This project builds on top of the image VLM fine-tuning recipe to extend to the video modality. The notebook demonstrates how to fine-tuning the InternVL3 model for domain specific video analysis. For this prototype example, we have used driving dashcam footage from the [Nexar Scap Dataset](nexar-ai/nexar_collision_prediction) dataset to generate structured data which will be used for fine-tuning.
A typical workflow for a video fine-tuning includes the following:
1.**Data Collection**: Collect raw footage/videos for a domain specific task. If the videos are very long, chunck them into reasonable sized files, for instance 5 sec duration.
2.**Generate Structured caption**: Collect structured caption for each video either using human generate dlabels or a larger VLM.

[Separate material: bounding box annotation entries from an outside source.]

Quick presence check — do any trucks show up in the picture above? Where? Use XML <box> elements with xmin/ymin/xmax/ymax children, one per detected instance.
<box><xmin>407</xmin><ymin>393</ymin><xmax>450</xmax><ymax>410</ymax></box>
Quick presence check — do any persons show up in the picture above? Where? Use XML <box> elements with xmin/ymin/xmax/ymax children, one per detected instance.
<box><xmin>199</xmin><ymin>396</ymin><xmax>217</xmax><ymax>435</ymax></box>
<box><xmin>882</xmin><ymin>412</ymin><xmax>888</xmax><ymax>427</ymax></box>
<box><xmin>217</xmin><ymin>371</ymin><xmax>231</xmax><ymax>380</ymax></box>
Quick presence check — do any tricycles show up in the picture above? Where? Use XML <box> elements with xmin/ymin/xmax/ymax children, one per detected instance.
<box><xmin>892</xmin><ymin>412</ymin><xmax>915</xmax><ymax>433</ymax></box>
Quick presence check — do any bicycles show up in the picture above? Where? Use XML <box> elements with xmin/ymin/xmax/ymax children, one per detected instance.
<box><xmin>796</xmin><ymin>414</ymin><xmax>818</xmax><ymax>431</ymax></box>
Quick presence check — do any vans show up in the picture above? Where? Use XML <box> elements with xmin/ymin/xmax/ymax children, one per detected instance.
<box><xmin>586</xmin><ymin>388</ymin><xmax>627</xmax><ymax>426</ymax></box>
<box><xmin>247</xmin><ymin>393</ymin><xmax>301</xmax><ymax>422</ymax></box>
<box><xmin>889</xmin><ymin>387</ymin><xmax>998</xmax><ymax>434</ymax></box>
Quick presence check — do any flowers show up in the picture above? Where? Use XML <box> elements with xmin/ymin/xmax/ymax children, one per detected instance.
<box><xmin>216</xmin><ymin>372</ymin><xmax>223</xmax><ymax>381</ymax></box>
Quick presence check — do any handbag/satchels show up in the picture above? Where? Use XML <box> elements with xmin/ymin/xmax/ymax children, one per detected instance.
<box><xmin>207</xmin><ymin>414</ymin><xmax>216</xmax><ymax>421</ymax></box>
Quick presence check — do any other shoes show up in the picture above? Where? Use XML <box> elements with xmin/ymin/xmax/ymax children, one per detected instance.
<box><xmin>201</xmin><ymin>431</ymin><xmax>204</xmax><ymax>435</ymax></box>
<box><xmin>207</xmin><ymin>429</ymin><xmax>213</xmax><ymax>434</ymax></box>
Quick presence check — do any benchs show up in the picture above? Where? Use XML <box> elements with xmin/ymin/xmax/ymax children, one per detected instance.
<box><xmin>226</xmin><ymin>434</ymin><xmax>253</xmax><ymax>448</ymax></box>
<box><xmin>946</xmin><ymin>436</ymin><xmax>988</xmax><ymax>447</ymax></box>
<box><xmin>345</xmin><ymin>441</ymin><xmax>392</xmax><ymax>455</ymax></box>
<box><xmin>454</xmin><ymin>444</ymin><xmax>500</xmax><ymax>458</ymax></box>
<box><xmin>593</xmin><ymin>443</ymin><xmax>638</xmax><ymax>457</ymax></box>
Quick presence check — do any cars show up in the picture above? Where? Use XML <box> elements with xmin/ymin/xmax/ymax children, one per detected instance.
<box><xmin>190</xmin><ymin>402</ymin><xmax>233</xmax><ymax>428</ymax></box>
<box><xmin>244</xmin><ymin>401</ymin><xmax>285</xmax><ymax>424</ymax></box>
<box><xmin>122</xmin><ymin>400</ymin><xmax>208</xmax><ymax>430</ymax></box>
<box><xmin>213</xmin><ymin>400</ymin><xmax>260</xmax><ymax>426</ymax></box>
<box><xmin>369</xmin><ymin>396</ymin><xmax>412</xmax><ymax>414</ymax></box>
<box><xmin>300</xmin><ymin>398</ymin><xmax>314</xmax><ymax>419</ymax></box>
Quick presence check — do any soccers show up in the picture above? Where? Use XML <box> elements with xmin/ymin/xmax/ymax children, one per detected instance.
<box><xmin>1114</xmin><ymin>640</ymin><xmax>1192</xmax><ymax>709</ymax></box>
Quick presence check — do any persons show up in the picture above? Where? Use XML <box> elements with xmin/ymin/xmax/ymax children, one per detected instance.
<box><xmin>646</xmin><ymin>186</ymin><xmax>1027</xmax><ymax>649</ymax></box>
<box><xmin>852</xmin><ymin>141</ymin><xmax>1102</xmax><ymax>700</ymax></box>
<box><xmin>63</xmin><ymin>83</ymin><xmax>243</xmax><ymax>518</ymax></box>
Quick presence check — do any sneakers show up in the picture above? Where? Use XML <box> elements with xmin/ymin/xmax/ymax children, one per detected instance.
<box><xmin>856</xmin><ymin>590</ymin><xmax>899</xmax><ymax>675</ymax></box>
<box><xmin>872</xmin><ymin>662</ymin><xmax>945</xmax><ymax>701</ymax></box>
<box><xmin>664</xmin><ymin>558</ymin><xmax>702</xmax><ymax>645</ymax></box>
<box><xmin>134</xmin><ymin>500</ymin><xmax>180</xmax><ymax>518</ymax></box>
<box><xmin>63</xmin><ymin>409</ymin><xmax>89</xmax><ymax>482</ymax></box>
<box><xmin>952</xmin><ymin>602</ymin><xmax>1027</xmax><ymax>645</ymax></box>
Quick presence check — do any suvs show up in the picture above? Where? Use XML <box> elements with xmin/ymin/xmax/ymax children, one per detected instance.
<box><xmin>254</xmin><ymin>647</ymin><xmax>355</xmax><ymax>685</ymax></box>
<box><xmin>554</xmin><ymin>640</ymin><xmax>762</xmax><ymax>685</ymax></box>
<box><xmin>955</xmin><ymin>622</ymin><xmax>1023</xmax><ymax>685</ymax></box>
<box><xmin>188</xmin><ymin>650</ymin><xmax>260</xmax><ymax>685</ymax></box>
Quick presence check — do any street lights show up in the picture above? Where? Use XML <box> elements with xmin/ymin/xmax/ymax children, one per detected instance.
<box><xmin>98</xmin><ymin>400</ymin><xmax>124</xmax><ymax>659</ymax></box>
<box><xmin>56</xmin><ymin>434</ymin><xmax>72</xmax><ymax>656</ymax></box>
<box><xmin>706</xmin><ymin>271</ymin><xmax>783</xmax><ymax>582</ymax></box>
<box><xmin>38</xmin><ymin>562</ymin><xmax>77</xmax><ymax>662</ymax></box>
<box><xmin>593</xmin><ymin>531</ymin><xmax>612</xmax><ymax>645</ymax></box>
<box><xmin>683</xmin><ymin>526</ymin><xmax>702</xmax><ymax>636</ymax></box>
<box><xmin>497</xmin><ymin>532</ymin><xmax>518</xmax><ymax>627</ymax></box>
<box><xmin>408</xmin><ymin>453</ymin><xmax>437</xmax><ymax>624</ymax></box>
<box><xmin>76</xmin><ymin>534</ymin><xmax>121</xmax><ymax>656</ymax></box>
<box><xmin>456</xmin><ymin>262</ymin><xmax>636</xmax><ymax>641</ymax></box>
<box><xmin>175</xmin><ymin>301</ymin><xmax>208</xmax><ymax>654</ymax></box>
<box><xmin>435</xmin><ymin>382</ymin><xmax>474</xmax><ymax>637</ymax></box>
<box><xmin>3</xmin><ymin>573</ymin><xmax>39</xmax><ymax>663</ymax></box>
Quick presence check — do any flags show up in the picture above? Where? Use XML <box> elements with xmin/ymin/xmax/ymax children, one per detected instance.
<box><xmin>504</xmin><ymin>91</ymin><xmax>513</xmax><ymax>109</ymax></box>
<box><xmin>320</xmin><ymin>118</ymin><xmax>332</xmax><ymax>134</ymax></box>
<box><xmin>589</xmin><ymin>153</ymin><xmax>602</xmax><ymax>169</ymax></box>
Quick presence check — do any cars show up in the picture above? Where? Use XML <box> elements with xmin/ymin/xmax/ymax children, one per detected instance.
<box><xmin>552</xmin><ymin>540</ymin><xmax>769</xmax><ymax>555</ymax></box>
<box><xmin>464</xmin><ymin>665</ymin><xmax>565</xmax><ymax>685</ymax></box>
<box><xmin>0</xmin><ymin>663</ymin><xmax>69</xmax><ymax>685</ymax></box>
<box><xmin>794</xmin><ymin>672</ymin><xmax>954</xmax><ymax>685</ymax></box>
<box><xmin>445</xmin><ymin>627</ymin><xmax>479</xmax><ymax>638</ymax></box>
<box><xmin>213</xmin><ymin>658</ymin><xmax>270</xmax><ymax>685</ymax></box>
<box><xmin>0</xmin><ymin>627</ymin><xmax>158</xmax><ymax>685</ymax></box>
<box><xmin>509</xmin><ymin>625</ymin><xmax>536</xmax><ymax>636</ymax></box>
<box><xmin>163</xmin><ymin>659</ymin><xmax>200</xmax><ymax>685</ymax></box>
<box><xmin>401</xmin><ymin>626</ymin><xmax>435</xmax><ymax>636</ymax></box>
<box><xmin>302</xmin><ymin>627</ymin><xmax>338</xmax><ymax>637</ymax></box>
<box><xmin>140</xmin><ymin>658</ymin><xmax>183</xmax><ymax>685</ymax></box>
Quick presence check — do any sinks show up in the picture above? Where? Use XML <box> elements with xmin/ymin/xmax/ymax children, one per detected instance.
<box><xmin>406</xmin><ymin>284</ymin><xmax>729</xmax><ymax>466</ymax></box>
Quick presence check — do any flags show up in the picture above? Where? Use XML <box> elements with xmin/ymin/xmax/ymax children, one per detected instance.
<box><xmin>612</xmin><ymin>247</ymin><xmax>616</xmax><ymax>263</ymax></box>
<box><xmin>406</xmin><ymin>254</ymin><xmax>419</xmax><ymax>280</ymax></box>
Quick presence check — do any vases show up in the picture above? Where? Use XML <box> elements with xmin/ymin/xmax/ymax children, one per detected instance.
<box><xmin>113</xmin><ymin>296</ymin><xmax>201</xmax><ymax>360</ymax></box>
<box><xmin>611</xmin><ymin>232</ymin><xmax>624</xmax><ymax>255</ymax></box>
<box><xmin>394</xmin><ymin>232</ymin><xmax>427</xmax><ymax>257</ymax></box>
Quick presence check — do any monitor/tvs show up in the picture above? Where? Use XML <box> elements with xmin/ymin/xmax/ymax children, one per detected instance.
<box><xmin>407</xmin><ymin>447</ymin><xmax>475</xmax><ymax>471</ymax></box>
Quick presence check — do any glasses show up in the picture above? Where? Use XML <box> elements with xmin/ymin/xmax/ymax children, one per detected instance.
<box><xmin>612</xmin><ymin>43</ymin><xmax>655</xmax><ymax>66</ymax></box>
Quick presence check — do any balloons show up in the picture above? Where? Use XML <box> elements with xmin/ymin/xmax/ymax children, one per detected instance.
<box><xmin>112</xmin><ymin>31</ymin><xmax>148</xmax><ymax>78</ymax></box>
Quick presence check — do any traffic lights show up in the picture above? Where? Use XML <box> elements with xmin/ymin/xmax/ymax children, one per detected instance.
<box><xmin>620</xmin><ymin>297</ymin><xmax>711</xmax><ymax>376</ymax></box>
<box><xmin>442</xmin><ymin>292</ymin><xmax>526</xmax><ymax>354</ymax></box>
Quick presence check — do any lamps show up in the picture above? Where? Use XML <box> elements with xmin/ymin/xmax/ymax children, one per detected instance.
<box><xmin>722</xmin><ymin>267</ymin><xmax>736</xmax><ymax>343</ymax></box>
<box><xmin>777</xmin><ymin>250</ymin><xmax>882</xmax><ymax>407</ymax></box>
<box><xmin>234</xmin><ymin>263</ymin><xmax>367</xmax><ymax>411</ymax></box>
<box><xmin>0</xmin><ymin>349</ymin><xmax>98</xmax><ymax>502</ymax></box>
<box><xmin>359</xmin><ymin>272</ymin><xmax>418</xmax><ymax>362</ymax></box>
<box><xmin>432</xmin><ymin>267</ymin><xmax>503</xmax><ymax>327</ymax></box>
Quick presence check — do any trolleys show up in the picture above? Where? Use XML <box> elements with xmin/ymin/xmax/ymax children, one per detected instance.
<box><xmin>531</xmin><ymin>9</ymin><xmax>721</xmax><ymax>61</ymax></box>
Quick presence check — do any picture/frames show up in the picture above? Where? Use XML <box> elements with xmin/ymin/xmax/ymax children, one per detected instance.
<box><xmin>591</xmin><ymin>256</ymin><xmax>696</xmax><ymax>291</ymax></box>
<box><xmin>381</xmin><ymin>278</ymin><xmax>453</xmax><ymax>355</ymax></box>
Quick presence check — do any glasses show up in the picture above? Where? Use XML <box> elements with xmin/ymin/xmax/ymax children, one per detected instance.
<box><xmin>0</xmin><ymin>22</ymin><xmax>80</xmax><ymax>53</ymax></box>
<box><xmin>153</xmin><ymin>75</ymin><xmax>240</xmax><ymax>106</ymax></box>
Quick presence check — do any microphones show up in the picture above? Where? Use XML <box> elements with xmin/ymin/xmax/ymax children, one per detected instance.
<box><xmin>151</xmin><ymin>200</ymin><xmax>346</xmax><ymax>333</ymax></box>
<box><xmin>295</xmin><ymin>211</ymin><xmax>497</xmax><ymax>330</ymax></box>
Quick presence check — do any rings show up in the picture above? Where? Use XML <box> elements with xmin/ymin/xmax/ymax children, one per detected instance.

3.**Train InternVL3 Model**: Perform Supervised Finetuning on InternVL3-8B to extract structured metadata
4.**Inference**: The fine-tuned model is noe ready for analysing domain specific videos.
Identify a video data source which would benefit from structured data analysis. The videos can be either live footage or shorter video clips. In our case, we have chosen the [Nexar Scap Dataset](nexar-ai/nexar_collision_prediction).
Based on the structured metedata that you would like to analyze from your video dataset, come up with a caption schema that can concisely capture your requirements. In our case, we have used the following schema.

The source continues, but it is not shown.